• EXERCISE DIRECTIONS: Write out the passage from the note on the hip muscle strain that begins at "Yesterday I did" and stops after "the car floor.".

Yesterday I did not go to Mysore again, but had a small practice at home. Avoided all psoas-straining movements as much as possible, but still could feel them. Strictly speaking, these might not be psoas, but rather iliopsoas muscles, because I do not feel anything bad in my lower back. It is interesting how this injury made me realize where and how I use these muscles in my everyday life. Walking (hurts), walking up the stairs (hurts even more!), surprisingly - driving. Not only my right leg (I drive automatic), but also the left. It would be good from a balance point of view, if only I didn't use my left leg even more than the right. When the situation on the road gets somewhat tense, I seem to vent it out by pressing hard my left foot into he side pedal-like bump on the car floor.

• DATA SECTION:

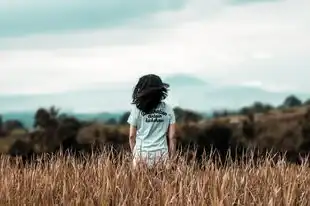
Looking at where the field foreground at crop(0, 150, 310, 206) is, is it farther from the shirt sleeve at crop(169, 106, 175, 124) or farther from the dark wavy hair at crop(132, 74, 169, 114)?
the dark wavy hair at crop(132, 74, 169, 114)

---

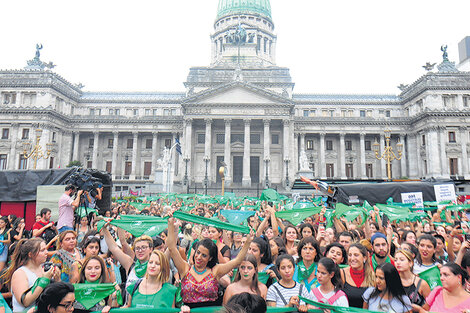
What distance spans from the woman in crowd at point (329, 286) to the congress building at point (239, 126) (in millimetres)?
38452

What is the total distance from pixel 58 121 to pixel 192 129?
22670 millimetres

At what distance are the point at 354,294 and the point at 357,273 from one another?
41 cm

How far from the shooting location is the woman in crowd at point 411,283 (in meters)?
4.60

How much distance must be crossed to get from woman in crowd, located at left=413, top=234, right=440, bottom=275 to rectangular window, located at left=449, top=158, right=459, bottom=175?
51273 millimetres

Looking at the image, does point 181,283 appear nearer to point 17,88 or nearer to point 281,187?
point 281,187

--

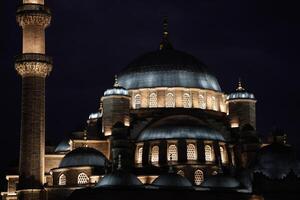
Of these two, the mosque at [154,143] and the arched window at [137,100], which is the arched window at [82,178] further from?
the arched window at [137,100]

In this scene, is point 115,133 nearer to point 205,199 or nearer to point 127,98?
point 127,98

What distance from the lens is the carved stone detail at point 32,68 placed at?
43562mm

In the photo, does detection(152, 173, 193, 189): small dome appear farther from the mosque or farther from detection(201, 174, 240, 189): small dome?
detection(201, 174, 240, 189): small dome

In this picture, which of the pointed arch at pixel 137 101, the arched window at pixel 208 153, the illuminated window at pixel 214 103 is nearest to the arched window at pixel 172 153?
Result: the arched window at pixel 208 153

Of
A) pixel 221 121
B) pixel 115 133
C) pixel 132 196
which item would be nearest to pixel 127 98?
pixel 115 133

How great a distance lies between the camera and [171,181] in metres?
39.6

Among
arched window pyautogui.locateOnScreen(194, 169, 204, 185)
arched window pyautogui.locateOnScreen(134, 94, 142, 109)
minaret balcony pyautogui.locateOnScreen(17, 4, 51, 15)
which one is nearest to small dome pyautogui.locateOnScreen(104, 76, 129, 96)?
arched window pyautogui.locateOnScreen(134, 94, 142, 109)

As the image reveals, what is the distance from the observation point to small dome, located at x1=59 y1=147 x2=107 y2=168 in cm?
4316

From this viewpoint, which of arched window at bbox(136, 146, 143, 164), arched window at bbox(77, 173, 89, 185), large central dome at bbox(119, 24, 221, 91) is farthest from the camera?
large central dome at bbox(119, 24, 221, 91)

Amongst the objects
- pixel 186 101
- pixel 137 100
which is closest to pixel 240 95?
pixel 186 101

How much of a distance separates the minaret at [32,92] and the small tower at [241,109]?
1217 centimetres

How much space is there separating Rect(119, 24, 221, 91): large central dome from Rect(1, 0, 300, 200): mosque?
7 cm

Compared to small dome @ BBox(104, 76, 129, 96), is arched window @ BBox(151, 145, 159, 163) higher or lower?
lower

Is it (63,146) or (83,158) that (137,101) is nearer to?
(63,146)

• THE RESPONSE:
Yesterday I did not go to Mysore again, but had a small practice at home. Avoided all psoas-straining movements as much as possible, but still could feel them. Strictly speaking, these might not be psoas, but rather iliopsoas muscles, because I do not feel anything bad in my lower back. It is interesting how this injury made me realize where and how I use these muscles in my everyday life. Walking (hurts), walking up the stairs (hurts even more!), surprisingly - driving. Not only my right leg (I drive automatic), but also the left. It would be good from a balance point of view, if only I didn't use my left leg even more than the right. When the situation on the road gets somewhat tense, I seem to vent it out by pressing hard my left foot into he side pedal-like bump on the car floor.